Brief explanation of MQTT and its use in IoT projects

MQTT is a publish-subscribe messaging protocol that allows devices to send and receive messages over a network. It is particularly well-suited for IoT projects due to its lightweight nature, low power consumption, and support for unreliable networks.

In an MQTT-based system, devices (known as publishers) publish messages to a central broker, which then distributes these messages to other devices (known as subscribers) that have subscribed to specific topics. The subscriber can then process the message and take appropriate action. For example, a sensor may publish a message containing its current temperature, which is then received by a subscriber that has subscribed to the topic "temperature".

Example of Pub/Sub architectureExample of Pub/Sub architecture (image by authors)

MQTT is easy to use and keeps subscription and publishing tasks separate. To get info from a device, you don't need to know all its details like its address or password. You just need to connect to a "middleman" called a broker and know the topic's name. This pattern offers many advantages for IoT over other protocols, such as HTTP, which requires servers and clients to be aware of each other's details and communicate directly.

Importance of choosing the right data storage for MQTT

An important aspect to consider is the "real-time" aspect of IoT projects. Note that MQTT messages are not directly time-stamped, but you will often set the time information in the payload. This is done by the publisher, and you may decide to use the time you want.
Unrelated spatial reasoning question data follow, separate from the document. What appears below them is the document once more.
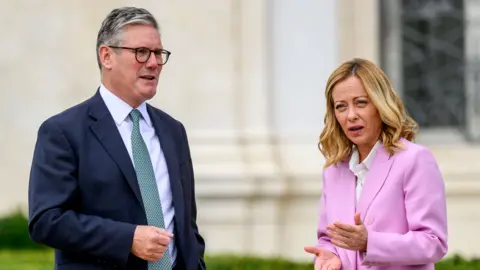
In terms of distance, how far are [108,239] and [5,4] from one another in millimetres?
5554

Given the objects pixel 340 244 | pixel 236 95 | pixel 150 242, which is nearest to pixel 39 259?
pixel 236 95

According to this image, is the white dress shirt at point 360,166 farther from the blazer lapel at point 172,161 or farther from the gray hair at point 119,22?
the gray hair at point 119,22

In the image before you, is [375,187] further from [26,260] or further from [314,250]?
[26,260]

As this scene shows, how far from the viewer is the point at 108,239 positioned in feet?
12.7

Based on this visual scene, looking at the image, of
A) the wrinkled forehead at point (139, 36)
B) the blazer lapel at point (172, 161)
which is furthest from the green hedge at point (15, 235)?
the wrinkled forehead at point (139, 36)

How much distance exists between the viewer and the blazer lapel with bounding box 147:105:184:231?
13.3ft

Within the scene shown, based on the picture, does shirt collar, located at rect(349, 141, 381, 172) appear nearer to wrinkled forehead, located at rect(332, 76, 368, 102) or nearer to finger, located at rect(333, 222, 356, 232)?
wrinkled forehead, located at rect(332, 76, 368, 102)

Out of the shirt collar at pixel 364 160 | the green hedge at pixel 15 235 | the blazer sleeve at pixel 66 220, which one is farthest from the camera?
the green hedge at pixel 15 235

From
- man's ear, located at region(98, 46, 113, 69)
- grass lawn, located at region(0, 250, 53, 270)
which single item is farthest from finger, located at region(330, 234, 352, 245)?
grass lawn, located at region(0, 250, 53, 270)

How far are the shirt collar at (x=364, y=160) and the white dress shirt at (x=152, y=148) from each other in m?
0.58

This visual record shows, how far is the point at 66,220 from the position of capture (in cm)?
386

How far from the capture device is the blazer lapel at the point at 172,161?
13.3 ft

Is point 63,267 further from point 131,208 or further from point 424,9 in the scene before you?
point 424,9

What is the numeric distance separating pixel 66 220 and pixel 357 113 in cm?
94
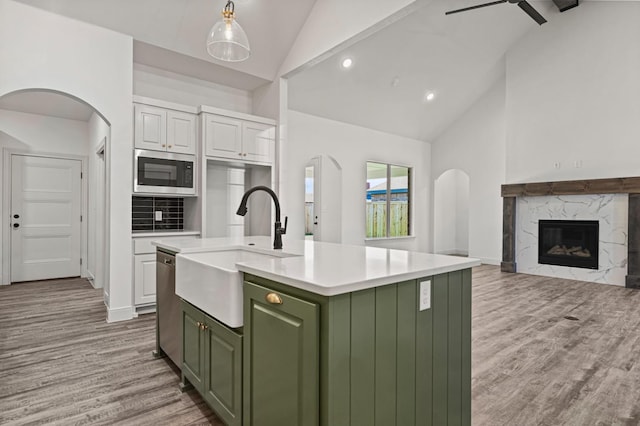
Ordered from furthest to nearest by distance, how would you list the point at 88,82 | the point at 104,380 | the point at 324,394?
the point at 88,82 < the point at 104,380 < the point at 324,394

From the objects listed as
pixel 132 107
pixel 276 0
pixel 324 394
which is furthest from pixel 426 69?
pixel 324 394

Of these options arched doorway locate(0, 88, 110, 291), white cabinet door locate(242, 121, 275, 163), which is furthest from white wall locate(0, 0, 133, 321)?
arched doorway locate(0, 88, 110, 291)

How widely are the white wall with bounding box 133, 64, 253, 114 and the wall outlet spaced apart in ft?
14.1

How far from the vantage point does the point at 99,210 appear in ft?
18.1

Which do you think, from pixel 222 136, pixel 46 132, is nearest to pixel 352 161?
pixel 222 136

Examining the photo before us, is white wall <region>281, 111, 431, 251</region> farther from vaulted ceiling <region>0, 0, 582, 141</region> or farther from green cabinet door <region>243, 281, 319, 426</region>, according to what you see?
green cabinet door <region>243, 281, 319, 426</region>

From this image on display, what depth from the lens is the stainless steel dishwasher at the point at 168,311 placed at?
241 centimetres

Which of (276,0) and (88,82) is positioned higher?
(276,0)

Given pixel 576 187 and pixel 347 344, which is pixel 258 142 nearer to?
pixel 347 344

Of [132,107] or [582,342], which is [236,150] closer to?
[132,107]

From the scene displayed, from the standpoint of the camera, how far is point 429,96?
7184 mm

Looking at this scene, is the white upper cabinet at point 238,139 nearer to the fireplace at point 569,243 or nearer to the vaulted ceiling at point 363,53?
the vaulted ceiling at point 363,53

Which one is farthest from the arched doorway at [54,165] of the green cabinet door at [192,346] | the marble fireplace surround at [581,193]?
the marble fireplace surround at [581,193]

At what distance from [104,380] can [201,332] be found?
41.7 inches
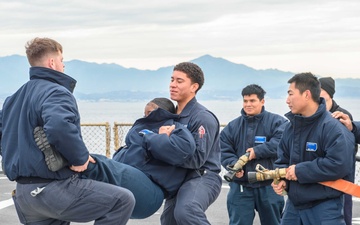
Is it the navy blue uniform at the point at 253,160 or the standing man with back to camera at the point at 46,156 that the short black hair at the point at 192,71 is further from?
the navy blue uniform at the point at 253,160

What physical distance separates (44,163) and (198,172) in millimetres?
1566

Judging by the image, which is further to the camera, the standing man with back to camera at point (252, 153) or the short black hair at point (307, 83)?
the standing man with back to camera at point (252, 153)

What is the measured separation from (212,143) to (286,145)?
659 millimetres

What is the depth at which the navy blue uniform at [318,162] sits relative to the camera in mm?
6391

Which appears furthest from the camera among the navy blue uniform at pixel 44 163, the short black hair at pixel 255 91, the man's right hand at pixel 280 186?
the short black hair at pixel 255 91

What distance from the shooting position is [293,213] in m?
6.80

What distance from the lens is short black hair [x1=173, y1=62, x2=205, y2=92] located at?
6984 mm

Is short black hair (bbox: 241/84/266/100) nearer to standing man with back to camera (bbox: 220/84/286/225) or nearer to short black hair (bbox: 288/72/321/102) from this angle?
standing man with back to camera (bbox: 220/84/286/225)

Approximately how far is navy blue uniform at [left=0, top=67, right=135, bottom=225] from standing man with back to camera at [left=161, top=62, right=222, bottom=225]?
63 centimetres

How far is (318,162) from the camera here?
643 cm

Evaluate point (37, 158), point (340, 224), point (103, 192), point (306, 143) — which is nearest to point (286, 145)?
point (306, 143)

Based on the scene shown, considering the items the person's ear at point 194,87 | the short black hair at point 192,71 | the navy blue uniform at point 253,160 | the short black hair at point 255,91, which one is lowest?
the navy blue uniform at point 253,160

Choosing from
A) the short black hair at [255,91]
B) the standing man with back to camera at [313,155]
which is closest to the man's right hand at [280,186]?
the standing man with back to camera at [313,155]

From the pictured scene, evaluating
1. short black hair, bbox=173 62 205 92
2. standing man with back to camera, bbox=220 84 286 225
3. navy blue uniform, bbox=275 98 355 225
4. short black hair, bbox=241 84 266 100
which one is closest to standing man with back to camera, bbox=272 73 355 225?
navy blue uniform, bbox=275 98 355 225
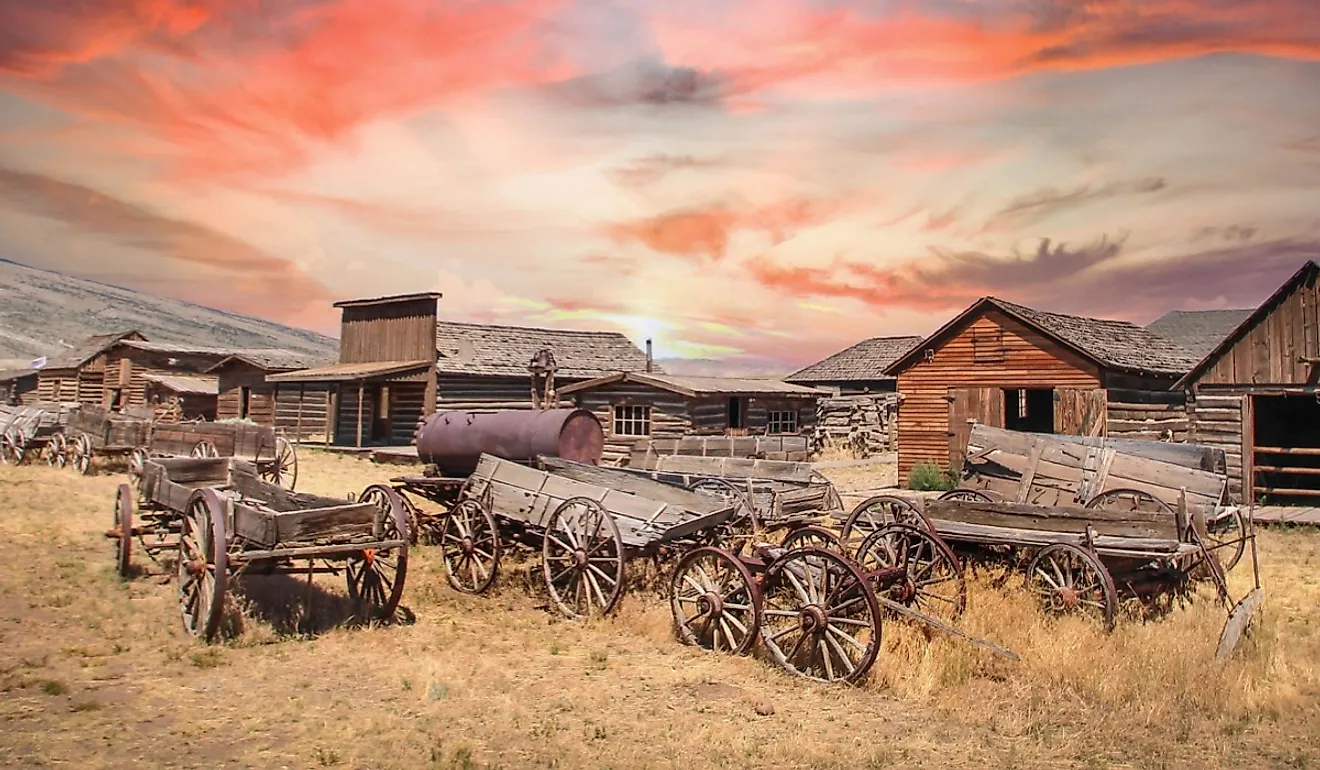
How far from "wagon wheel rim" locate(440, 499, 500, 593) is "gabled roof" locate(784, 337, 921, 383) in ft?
89.1

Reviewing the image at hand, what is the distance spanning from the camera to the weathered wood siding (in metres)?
20.2

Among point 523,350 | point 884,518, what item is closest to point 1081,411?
point 884,518

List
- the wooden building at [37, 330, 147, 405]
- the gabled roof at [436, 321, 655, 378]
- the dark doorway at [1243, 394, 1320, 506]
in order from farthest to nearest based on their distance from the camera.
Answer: the wooden building at [37, 330, 147, 405], the gabled roof at [436, 321, 655, 378], the dark doorway at [1243, 394, 1320, 506]

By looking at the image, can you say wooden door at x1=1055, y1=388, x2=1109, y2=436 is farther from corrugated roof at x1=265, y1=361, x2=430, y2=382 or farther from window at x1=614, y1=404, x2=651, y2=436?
corrugated roof at x1=265, y1=361, x2=430, y2=382

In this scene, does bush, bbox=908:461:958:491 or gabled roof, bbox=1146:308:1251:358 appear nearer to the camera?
bush, bbox=908:461:958:491

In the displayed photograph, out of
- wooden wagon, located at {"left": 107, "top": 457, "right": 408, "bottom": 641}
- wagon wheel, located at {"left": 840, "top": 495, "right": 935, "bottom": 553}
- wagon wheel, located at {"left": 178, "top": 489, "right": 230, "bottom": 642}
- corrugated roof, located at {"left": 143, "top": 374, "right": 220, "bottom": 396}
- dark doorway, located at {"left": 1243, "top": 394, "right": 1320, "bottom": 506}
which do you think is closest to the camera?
wagon wheel, located at {"left": 178, "top": 489, "right": 230, "bottom": 642}

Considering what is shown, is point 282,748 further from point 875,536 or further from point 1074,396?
point 1074,396

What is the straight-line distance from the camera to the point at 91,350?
127 ft

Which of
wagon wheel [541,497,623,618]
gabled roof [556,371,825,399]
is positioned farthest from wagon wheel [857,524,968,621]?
gabled roof [556,371,825,399]

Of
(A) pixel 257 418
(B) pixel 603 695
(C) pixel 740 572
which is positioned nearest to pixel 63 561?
(B) pixel 603 695

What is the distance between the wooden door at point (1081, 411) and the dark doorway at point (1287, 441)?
296 centimetres

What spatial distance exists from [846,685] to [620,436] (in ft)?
65.4

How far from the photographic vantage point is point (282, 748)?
5.36 m

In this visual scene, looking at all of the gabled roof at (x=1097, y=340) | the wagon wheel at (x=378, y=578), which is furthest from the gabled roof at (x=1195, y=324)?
the wagon wheel at (x=378, y=578)
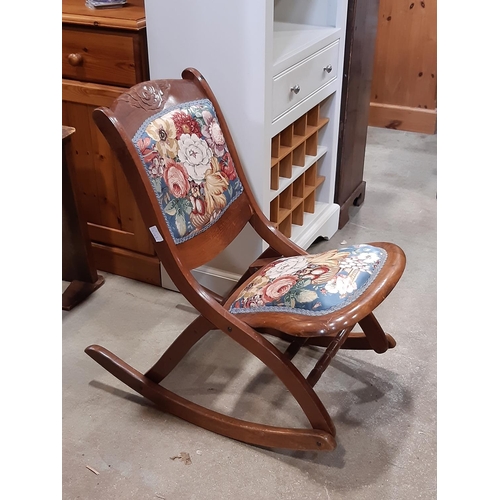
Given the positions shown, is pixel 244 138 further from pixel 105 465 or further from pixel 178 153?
pixel 105 465

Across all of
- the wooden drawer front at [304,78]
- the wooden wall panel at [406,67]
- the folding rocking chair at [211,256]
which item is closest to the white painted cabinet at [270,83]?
the wooden drawer front at [304,78]

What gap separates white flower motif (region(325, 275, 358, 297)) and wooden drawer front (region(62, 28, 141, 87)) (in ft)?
3.05

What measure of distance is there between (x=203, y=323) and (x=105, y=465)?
43cm

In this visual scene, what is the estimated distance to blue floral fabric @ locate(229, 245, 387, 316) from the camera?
135cm

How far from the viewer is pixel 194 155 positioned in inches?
61.2

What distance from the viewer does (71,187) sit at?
195cm

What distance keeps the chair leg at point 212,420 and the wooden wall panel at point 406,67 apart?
9.02 feet

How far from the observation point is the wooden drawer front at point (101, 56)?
1.81 metres

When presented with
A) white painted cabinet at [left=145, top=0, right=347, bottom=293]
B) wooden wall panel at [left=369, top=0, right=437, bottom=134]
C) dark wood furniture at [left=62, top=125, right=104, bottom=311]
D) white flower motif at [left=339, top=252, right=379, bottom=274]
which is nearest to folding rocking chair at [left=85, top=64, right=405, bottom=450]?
white flower motif at [left=339, top=252, right=379, bottom=274]

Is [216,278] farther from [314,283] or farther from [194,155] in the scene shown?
[314,283]

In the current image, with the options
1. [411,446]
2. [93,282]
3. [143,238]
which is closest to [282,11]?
[143,238]

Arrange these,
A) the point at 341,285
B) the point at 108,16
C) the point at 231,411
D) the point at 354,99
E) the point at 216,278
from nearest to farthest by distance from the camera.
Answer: the point at 341,285, the point at 231,411, the point at 108,16, the point at 216,278, the point at 354,99

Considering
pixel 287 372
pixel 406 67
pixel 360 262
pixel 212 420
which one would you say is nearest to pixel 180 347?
pixel 212 420

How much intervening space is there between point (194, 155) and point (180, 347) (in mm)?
509
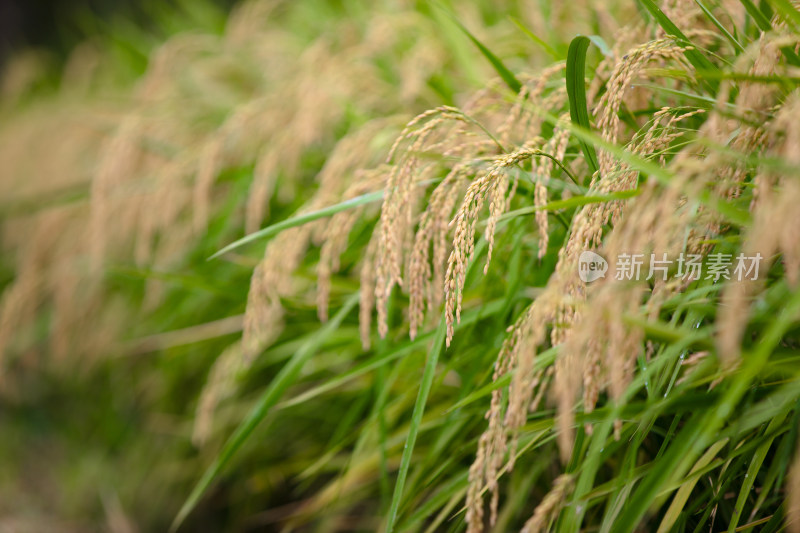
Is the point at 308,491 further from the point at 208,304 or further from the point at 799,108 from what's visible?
the point at 799,108

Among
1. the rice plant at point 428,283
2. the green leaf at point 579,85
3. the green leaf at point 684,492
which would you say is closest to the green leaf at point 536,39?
the rice plant at point 428,283

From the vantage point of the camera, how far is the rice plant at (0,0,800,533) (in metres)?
0.74

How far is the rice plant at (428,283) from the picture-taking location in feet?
2.44

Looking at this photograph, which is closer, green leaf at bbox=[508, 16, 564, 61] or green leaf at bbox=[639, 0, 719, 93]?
green leaf at bbox=[639, 0, 719, 93]

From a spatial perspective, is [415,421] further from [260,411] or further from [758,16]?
[758,16]

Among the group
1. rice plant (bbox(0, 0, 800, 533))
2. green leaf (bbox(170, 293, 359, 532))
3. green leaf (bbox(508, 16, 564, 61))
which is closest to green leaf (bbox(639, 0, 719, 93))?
rice plant (bbox(0, 0, 800, 533))

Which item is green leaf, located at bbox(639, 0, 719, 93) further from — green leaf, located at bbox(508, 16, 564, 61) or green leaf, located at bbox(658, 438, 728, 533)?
green leaf, located at bbox(658, 438, 728, 533)

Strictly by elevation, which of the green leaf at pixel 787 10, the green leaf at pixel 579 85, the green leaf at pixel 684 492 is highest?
the green leaf at pixel 787 10

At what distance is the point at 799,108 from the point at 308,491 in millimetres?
1498

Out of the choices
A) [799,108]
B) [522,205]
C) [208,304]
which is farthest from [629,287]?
[208,304]

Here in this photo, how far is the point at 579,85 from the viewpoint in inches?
34.7

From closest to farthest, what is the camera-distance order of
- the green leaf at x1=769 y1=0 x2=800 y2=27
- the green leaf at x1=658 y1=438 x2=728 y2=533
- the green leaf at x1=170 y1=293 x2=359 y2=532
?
the green leaf at x1=769 y1=0 x2=800 y2=27 < the green leaf at x1=658 y1=438 x2=728 y2=533 < the green leaf at x1=170 y1=293 x2=359 y2=532

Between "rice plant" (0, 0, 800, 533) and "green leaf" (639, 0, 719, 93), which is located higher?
"green leaf" (639, 0, 719, 93)

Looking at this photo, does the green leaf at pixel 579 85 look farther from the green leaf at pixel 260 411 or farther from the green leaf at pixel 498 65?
the green leaf at pixel 260 411
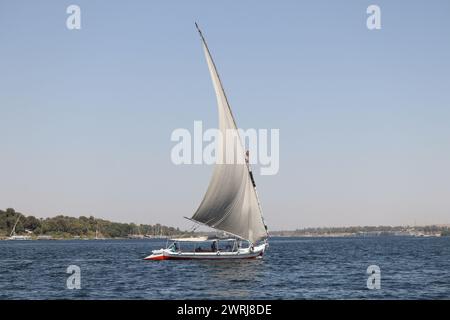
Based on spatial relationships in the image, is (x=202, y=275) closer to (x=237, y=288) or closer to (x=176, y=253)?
(x=237, y=288)

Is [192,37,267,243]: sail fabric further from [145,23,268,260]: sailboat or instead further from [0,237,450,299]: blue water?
[0,237,450,299]: blue water

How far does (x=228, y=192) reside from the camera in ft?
222

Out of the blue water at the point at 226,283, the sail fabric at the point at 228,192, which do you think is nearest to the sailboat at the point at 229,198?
the sail fabric at the point at 228,192

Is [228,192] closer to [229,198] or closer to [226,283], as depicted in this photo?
[229,198]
For example, one can transmit the time of the edge device when the message is created or the time of the sensor when the data is collected.

More importantly, the storage solution must be able to handle the high throughput of MQTT and store messages in chronological order.

A time-series database might seem an obvious choice to store data in chronological order as it allows for efficient storage and retrieval of messages indexed by time.

Another aspect to consider is the type of data that can be transmitted via MQTT (which is pretty much anything). The MQTT protocol is format-agnostic, meaning that it does not specify how data should be formatted. This allows for a wide variety of data types to be transmitted via MQTT, including text, images, or audio. The only requirements are that the data must be formatted either as a string (UTF-8 encoded) or as a byte stream, and that the payload size does not exceed 256MB–which is pretty large, like a 2K video for 35 seconds...

In other words, MQTT can be used to transmit all kind of data, including text, images, video, or audio as long as it is formatted as a string or binary stream and lighter than 256MB.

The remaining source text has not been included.